# A discussion on the elves of the sea



## ms Greenleaf (Nov 30, 2003)

Due to my love of the ocean the elves of the sea have always interested me but recently I found myself comparing them to Tom Bombadill in their disconcernment for the actions in their world. 

I also wanted to ask whether you beleive that Eowe was really a TIrion in nature...?????


----------



## Ithrynluin (Dec 2, 2003)

Of course, the Sea Elves were never as involved as the Noldorbut I don't think they were unconcerned with the world. Círdan and his people have always lent a helping hand to those in need, in all three Ages. 

As for the latter part of your question, please clarify because I don't understand what you're asking.


----------



## Flame of Udûn (Dec 3, 2003)

Who is Eowe and what is a Tirion? (I only know the city.) And what is "disconcernment"?


----------



## Lantarion (Dec 4, 2003)

I'd say that disconcernment (probably not a completely correct word ) means in this case 'a detachment or lack of great interest in'. 
And Eönwë was a Maia, the most powerful in strength of arms, and the herald of Manwë if I am not mistaken (though it is not Eönwë who halts Fëanor and his followers on their ytip toward the Helcaraxë). 
Tirion is the Elven 'capital city' in Valinor, upon the hill of Túna. I don't quite understand what you mean by your last question there, ms Greenleaf..

> Aim A: In the sea elves thread, starting with "I also wanted" and going on through "what you're asking.", write the passage out again, but swap "helping hand" for "hand of aid".
> Aim B: Extend the sea elves thread, picking up from its last line.
The data after this point has nothing to do with the sea elves thread.

> Collected material:
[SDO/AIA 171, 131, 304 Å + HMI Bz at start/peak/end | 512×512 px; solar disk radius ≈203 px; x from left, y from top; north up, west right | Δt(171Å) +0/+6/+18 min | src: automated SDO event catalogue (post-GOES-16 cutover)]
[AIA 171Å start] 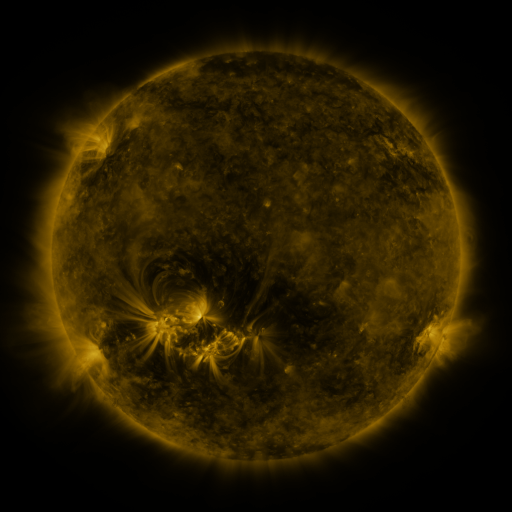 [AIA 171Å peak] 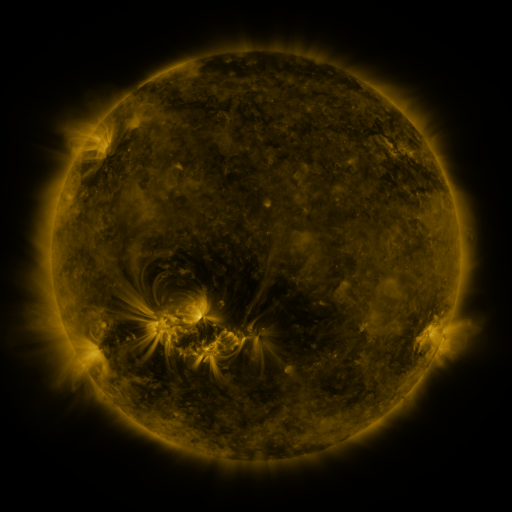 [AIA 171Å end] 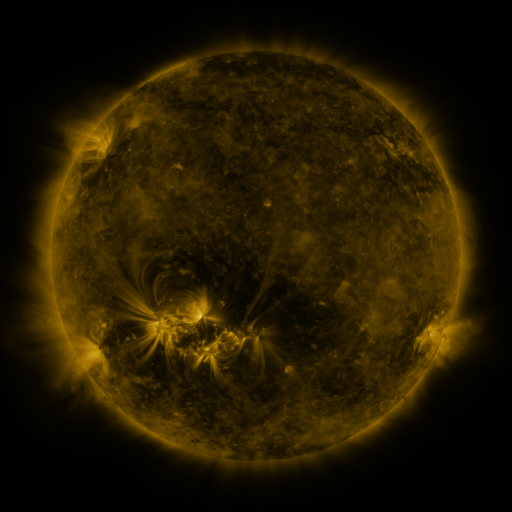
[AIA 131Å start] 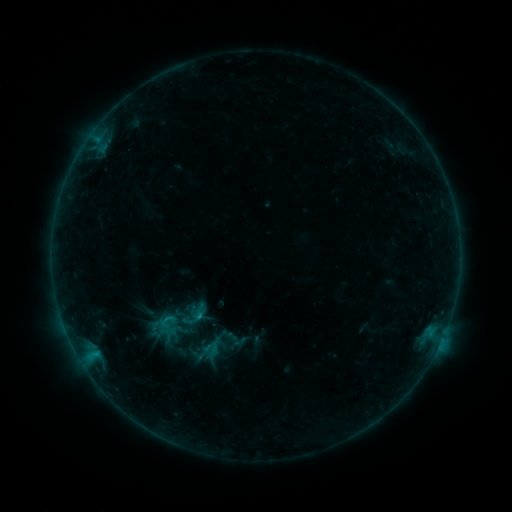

> Expected output A:
I also wanted to ask whether you beleive that Eowe was really a TIrion in nature...?????


----------



## Ithrynluin (Dec 2, 2003)

Of course, the Sea Elves were never as involved as the Noldorbut I don't think they were unconcerned with the world. Círdan and his people have always lent a hand of aid to those in need, in all three Ages. 

As for the latter part of your question, please clarify because I don't understand what you're asking.

> Expected output B:
The Teleri (I greatly prefer the term 'Solosimpi') were fairly unconcerned with what happened outside of their harbours, as I see it; but they were not uninterested in the matters and wellbeing of Arda, because they were so close to Ulmo (who had the greatest love for the peoples of Middle-earth). 
And I also wouldn't say that Tom was uninteredted in the matters of M-e in the Third Age. He knew everything that was happening; but a theory of mine has been that he is sort of the watchman of Ilúvatar, and that he is not allowed to intervene in the events of Middle-earth.. But I dunno, it's just a theory.


----------



## Gil-Galad (Dec 4, 2003)

From _The Silmarillion:_ 



> *Tirion*-"_Great Watch Tower_,the city of hte Elves on the hill ot Tuna in Aman.





> *Eonwe*-Leader of the Host of the Valar in the attack on Morgoth at the end of the First Age.



You'd better read the Silmarillion,it is really amazing book.


----------



## Flame of Udûn (Dec 4, 2003)

Of course I know who Eönwë is, I was just wondering whether Eowe was one I hadn't heard of, as I haven't read the HOME.


----------



## Lantarion (Dec 5, 2003)

Haha, dang those typos..! We should be extra careful around Tolkien's names, it seems.


----------



## ms Greenleaf (Dec 6, 2003)

Typo's yes.

By nature I meant as far as personality if that makes it any cleare r to you all.


----------



## Ithrynluin (Dec 6, 2003)

We understood what you meant by 'nature' perfectly well. What we did not understand, and what you still failed to clarify is the blue coloured part of your first post:



> _Originally posted by ms Greenleaf _
> *I also wanted to ask whether you beleive that [color=sky blue]Eowe was really a TIrion[/color] in nature...????? *



What do Eonwe and Tirion have in common? What exactly are you asking?

Be more coherent, and avoid making needless spelling errors, please.


----------



## Mimzy (Feb 3, 2011)

I think the Teleri were awesome. I'm sure they loved the Valar, they definitely loved the Noldor, they were just independent. :*cool:


----------



## Peeping-Tom (Feb 3, 2011)

Mimzy wrote :


> ...they (the Teleri-elves) definitely loved the Noldor


 
Remember the Kinslaying by the Noldor, at their journey back to Middle-Earth....
...the Teleri-Elves sure did, thats why they didn't joined in, on the last battle against Morgoth, but only supplied the army with their ships.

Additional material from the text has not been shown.